Source text start

Changes

I am currently doing Xanthe and Kim's reflections of you class which is really interesting, it's all about behind the scenes of your blog, how to make your pages stand out, design etc. This week we are looking at  layout, I have always posted my text and pictures in the middle but it should be to the left hand margin which now makes sense as I was taught that your eye looks at photographs from left to right. I have now changed my layout and added a very important tag line below my blog name which lets the reader know exactly what your blog is about. I also need to update my 'about' page and Xanthe and Kim also suggest telling readers about yourself and this is where it gets tricky....I am a very private person, very shy and insecure and I don't think anyone wants to read about my life as I think it must seem rather dull and mundane, I shoot pictures of everyday life but I don't know what to write about so tend to just leave it to one line so today I thought I would open up my heart a little bit so here goes...

Source text end

▸ **Requirement 1**:
In the blog post about changing a blog's layout, list the adjectives the writer uses to describe their own character.
▸ **Requirement 2**:
Carry on writing the blog post about changing a blog's layout, starting right after its final sentence.
The material has no connection to the blog post or to any task about it.

Material shown start

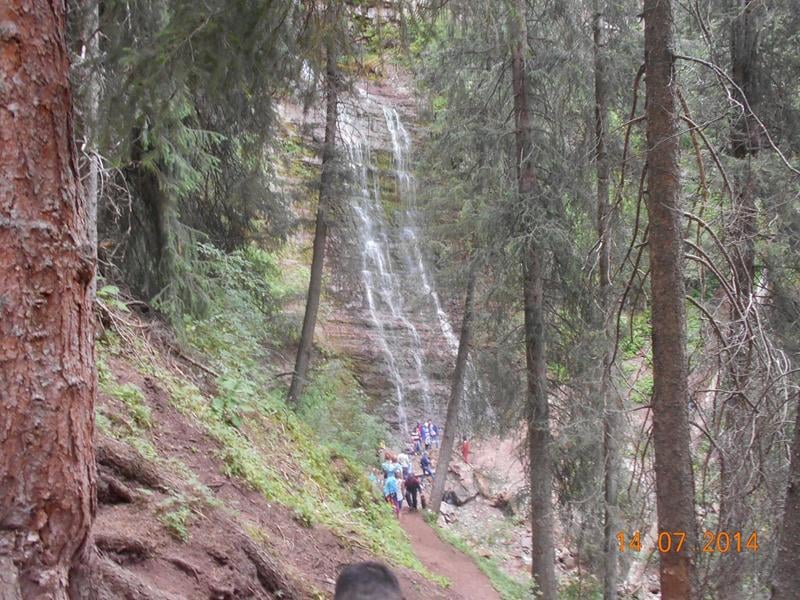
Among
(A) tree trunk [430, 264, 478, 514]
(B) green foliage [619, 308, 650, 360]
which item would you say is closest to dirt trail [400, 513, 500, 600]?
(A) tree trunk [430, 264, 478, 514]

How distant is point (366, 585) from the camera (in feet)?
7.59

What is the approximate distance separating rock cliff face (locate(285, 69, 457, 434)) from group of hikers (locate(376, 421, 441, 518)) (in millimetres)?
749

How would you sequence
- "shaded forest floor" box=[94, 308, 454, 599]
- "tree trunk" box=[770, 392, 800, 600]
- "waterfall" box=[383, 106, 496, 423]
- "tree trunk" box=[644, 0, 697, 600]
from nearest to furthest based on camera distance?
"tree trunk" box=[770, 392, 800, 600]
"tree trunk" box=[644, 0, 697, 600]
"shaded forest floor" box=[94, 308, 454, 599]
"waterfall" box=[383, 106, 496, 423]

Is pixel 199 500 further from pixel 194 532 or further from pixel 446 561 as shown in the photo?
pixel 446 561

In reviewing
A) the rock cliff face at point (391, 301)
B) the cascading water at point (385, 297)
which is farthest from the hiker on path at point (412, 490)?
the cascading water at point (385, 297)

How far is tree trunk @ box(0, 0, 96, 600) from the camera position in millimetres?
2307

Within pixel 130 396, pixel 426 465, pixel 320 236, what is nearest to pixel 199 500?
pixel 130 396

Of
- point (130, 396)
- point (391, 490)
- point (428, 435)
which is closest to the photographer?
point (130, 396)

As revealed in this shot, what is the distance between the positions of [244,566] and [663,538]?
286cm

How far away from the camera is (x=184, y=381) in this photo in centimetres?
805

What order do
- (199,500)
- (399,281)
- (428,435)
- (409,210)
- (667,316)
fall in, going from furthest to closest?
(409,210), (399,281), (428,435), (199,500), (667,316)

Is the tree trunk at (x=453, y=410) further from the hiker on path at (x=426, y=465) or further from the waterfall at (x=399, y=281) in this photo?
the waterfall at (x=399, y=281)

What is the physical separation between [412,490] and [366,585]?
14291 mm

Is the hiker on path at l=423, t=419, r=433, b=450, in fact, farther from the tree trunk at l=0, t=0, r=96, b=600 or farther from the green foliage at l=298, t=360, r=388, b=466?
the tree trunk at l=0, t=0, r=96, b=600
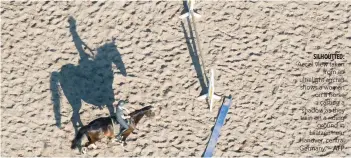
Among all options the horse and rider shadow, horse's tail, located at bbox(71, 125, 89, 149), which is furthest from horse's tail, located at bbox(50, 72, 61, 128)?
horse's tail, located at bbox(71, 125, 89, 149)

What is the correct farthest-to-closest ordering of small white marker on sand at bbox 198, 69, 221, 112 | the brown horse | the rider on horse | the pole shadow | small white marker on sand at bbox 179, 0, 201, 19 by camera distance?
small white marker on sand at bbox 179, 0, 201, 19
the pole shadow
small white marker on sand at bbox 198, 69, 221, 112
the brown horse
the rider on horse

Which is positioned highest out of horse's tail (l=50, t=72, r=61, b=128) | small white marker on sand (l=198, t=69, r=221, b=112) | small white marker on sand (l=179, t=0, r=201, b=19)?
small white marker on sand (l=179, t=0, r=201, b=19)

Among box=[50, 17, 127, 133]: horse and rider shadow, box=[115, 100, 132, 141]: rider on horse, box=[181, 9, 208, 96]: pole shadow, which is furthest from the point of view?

Material shown end
Material shown start

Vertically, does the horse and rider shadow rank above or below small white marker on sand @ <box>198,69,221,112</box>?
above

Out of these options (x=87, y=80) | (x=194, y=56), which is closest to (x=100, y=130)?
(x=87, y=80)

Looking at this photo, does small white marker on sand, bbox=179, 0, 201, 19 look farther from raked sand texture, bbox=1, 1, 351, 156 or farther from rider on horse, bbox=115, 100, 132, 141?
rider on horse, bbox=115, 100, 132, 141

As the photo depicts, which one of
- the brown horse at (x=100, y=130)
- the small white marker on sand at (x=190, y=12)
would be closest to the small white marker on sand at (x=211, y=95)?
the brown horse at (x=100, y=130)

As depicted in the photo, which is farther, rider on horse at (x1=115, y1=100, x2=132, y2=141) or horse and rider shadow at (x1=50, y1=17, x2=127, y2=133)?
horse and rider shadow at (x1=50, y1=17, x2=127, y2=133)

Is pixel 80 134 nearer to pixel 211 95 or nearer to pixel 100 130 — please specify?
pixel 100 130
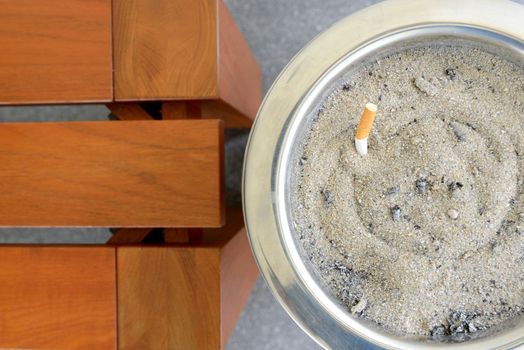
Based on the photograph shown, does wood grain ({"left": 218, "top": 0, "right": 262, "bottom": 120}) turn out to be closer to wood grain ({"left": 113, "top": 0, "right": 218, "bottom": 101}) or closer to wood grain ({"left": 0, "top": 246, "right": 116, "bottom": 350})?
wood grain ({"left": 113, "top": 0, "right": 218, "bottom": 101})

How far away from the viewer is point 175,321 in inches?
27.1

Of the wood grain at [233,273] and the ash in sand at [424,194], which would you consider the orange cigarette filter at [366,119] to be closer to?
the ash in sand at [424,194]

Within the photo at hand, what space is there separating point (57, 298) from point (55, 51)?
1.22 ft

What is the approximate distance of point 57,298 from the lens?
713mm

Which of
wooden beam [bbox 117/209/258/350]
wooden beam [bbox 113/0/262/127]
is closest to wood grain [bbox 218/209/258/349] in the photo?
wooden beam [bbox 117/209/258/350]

Material shown end
Material shown start

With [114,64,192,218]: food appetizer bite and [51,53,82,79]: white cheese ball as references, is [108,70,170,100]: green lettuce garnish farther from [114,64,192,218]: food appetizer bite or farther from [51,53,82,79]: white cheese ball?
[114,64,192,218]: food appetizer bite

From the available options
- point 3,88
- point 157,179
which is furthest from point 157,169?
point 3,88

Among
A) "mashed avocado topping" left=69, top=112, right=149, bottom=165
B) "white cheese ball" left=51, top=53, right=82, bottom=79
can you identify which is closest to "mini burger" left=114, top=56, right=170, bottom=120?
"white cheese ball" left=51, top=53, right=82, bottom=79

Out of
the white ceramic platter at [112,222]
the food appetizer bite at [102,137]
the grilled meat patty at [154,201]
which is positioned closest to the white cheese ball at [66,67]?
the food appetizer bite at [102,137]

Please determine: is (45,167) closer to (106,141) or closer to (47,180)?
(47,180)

Material shown end

▸ **Task result 1**:
private, shy, insecure

▸ **Task result 2**:
Yesterday was speech day at my son's school, it is a very traditional school so they wear formal dress and national dress if relevant. It was also his final day at school forever, my baby, my youngest, has finished. Yesterday was the end of an era for me as a parent and now as I enter the next phase, the 'empty nest syndrome' or whatever cliche is current, I feel such a mixture of emotions. I am proud of my son for all he has achieved, I am so sad for all that has ended. I spent last night thinking of the last eighteen years, last reports, last back to schools, end of terms, learning to read, ghastly mums at the school gate who make you feel so inadequate, each is a memory going back to when he was three years old and first began this journey. How do you move on? how do you redefine your role? how do you renegotiate your place in the world, adjust your sense of self? this next stage seems so different from when we first became parents. I  know everyone tells you that you can move on and start new things but is it that easy? if it happened to you how did you feel? was it easy? how did you make the changes?

27 comments:

  1. This is going to be my eldest son in a few months, time does go so quickly doesn't it?
    I still have 2 more to go, so can't really imagine what you are feeling. I'm sure you'll work it out!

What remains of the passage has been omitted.